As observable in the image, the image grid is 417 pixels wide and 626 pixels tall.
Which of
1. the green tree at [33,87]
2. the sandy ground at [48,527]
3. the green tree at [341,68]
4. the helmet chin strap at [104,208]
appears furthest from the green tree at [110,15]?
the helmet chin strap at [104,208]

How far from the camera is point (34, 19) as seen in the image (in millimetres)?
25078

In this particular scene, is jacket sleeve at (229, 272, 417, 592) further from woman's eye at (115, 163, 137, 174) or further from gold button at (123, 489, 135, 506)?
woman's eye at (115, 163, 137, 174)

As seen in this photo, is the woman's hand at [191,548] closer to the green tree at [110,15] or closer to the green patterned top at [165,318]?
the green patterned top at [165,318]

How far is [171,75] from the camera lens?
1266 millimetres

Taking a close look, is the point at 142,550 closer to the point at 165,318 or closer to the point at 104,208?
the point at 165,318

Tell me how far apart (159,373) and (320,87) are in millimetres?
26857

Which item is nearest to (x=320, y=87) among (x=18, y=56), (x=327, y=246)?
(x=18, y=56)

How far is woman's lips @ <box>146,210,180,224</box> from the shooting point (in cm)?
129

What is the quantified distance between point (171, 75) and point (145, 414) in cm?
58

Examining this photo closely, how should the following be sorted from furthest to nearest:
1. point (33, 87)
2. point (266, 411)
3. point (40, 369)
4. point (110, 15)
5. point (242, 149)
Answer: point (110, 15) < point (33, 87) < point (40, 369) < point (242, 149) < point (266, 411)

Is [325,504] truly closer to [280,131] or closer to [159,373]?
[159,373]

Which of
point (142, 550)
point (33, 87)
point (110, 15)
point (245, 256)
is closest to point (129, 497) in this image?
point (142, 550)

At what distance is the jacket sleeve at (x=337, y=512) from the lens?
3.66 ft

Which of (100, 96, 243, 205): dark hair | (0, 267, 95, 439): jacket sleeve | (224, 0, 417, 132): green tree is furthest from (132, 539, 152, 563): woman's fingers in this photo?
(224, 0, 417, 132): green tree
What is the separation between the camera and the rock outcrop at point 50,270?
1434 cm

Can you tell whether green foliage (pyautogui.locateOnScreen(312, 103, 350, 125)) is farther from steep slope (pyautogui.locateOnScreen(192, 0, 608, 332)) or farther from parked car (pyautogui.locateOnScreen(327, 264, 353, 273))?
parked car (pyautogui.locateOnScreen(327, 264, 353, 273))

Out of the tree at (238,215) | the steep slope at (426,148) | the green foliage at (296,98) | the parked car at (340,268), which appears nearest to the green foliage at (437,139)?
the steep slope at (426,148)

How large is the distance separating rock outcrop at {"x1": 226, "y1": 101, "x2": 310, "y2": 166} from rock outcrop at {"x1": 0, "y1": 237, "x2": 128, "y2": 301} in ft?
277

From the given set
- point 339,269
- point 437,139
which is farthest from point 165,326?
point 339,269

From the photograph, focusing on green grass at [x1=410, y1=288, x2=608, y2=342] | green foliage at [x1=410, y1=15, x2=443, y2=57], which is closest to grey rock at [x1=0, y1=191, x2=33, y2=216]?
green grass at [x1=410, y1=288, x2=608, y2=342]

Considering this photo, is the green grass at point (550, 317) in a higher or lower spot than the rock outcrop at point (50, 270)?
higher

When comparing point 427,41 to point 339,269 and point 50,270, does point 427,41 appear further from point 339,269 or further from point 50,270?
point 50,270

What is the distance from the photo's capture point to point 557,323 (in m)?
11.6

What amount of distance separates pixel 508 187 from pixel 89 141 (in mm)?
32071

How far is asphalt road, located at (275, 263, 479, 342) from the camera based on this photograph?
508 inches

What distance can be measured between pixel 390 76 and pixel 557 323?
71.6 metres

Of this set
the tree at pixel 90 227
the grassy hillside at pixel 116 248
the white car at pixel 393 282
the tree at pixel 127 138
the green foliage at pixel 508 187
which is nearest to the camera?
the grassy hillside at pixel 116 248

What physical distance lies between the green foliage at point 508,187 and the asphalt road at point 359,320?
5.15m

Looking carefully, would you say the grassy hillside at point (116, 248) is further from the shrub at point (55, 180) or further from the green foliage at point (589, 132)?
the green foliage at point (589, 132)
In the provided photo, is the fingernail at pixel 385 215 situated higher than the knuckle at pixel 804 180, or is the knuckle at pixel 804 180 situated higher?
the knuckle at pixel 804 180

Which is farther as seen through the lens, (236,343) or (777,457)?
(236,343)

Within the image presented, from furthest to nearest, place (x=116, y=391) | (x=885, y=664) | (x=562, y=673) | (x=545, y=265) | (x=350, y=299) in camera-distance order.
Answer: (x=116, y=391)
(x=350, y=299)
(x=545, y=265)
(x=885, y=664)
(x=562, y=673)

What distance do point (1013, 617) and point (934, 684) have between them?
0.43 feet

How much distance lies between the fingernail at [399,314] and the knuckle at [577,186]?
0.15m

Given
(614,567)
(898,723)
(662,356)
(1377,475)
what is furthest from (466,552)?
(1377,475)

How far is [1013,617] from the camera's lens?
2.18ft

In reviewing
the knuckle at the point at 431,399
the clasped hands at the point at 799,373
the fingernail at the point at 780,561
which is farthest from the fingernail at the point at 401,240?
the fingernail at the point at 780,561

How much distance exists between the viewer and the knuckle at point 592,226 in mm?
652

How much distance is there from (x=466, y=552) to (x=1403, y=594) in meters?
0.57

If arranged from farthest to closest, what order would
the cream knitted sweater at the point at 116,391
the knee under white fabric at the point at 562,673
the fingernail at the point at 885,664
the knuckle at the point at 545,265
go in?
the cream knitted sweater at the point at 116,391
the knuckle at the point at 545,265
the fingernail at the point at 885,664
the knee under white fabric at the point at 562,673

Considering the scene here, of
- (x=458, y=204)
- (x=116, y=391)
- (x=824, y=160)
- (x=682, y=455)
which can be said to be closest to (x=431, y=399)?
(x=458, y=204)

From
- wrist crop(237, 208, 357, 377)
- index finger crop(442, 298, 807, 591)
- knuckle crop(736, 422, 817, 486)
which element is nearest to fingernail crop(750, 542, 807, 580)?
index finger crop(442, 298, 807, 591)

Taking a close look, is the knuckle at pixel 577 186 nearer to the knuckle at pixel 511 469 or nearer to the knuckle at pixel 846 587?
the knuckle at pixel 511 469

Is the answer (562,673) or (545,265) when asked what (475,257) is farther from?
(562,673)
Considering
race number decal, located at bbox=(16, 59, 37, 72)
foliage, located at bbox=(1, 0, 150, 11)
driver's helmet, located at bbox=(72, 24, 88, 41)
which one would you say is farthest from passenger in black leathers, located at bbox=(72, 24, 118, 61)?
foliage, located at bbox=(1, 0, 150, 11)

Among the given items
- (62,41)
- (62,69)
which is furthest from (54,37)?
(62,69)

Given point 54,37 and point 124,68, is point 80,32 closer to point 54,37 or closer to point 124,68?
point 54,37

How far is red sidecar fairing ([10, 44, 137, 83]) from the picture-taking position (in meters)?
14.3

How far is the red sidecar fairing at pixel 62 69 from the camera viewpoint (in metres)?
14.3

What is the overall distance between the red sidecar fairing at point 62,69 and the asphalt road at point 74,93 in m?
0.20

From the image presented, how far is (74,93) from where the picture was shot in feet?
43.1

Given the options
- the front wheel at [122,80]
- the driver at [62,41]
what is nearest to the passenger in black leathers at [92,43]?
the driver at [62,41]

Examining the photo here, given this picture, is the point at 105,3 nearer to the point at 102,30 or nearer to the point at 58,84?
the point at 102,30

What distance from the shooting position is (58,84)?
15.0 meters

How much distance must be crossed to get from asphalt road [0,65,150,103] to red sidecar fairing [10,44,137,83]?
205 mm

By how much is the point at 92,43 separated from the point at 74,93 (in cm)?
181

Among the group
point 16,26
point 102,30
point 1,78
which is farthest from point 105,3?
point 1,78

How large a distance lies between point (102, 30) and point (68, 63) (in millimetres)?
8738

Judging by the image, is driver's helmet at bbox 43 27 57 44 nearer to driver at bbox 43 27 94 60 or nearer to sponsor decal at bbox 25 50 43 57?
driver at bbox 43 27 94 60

===

● Exercise description: Lay out the lines from the one containing "Judging by the" through the end of the rows, inclusive, as a Markdown table with the columns No. and Line, numbering each line and omitting blank lines.

● Task output:
| No. | Line |
|---|---|
| 1 | Judging by the image, is driver's helmet at bbox 43 27 57 44 nearer to driver at bbox 43 27 94 60 or nearer to sponsor decal at bbox 25 50 43 57? |
| 2 | driver at bbox 43 27 94 60 |